Transoral decompressions should always be followed by a posterior fusion. Menezes et al. described a group of patients treated by ventral decompression alone without developing postoperative instability.39 In the literature, some reports describe stable situations after a transoral25 or transnasal resection15,51 of the odontoid in basilar invagination. However, the risks of postoperative instability are considerable.16,18,42,44 Early in this series, 1 patient without preoperative instability underwent a transoral decompression with no posterior fusion planned. This rendered him severely unstable while still in intensive care, and required posterior fusion immediately. Therefore, I cannot recommend stand-alone transoral decompressions. In a recent review, Menezes recommended posterior fusions after transoral resections of the odontoid in every patient as well.37

Management of the Degenerative Cervical Pathology

Another important aspect for patients with Chiari I malformations is the recognition of degenerative diseases of the cervical spine28,53 (Fig. 5). Most patients undergo a foramen magnum procedure at an age before they have developed significant degenerative problems in their cervical spines. However, due to the longstanding cord compression by cerebellar tonsils or the odontoid peg and the cord damage by an associated syrinx, the cervical cords of these patients are very vulnerable to degenerative spine diseases. Most patients will demonstrate some degree of cord atrophy despite a sufficient decompression and reduction of a syrinx. This may suggest that a cervical stenosis or a kyphotic angulation may be irrelevant. The significance of degenerative changes is easily overlooked unless functional studies of the cervical spine are performed. Hypermobilities appear to be particularly harmful to such an atrophic spinal cord. It is my experience that these patients should undergo cervical fusions as soon as clinical signs of a cervical myelopathy become apparent or progress.28 The results presented here suggest that posterior decompressions with laminectomies of C3–6 combined with lateral mass fixations may lead to better long-term results than ventral fusions, which tended to address the 1 or 2 most affected levels—only to be followed by adjacent-level disease soon thereafter.

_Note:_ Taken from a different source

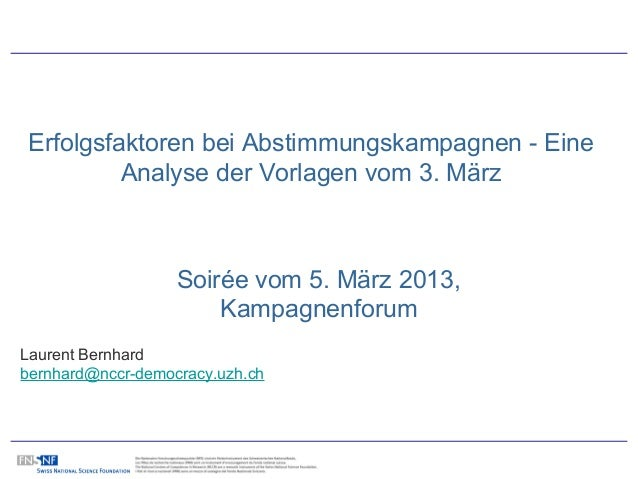 Erfolgsfaktoren bei Abstimmungskampagnen - Eine         Analyse der Vorlagen vom 3. März                   Soirée vom 5. M...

Complications After Foramen Magnum Decompressions

The complication rate of 19.2% in this study is in the reported range for foramen magnum decompressions that incorporate a duraplasty.2,21,34,57 Lower rates are described for decompressions that leave the dura intact.36,45 In this study, complication rates were significantly higher for patients with invagination compared with those without (Table 4). Most of this difference was related to higher rates for postoperative pneumonia in the invagination group. The rates for local complications (i.e., CSF fistulas, hemorrhages, and so on), were almost identical. Only 3.2% developed a postoperative ventricular dilation and clinical signs of increased intracranial pressure despite a sufficient decompression and required a ventriculoperitoneal shunt. This is a well-documented but not well-understood complication after foramen magnum decompressions for Chiari I malformations. This complication is not related to arachnoid opening or postoperative formation of subdural hygromas in the posterior fossa,29 but may in some way be related to the altered CSF flow at the foramen magnum, which some patients have problems adapting to in the immediate postoperative phase.

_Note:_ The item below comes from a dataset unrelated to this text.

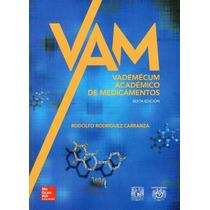 Vam Vademécum Académico De Medicamentos 6a Ed 2013 !nuevos!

Swallowing dysfunctions and problems of opening the mouth are well-recognized complications after occipitocervical stabilizations,38 and may be aggravated further by short necks and smaller pharynx cavities in patients with invagination. In this series these dysfunctions were transient in 3 patients and did not require any measures apart from logopedic therapy. Such problems can be limited by meticulous positioning of the patient in neutral position.5,35,41,56 Care should be taken to avoid too much anteflexion, in particular. For that purpose, a preoperative lateral radiograph obtained in the neutral position is extremely helpful to aid correct positioning on the operating table under fluoroscopic control.

Outcome After Foramen Magnum Decompressions

With the type of decompression performed in this study, 74% of patients with a syrinx experienced a sustained postoperative decrease in syrinx size, whereas 23% demonstrated no changes on postoperative MRI. For patients undergoing operation for the first time this figure was 83%, and was considerably higher compared with studies in which the dura was left intact for treatment of a Chiari I malformation.9,45 Because syrinx cavities tended to be considerably smaller in patients with additional invagination, a higher percentage showed no postoperative change of syrinx size compared with patients who had Chiari I malformations without invagination.

Looking at clinical results in the 1st postoperative year, the overwhelming majority of patients experienced improvements for almost all symptoms,23 as outlined in Table 5. Occipital pain responded best according to this analysis.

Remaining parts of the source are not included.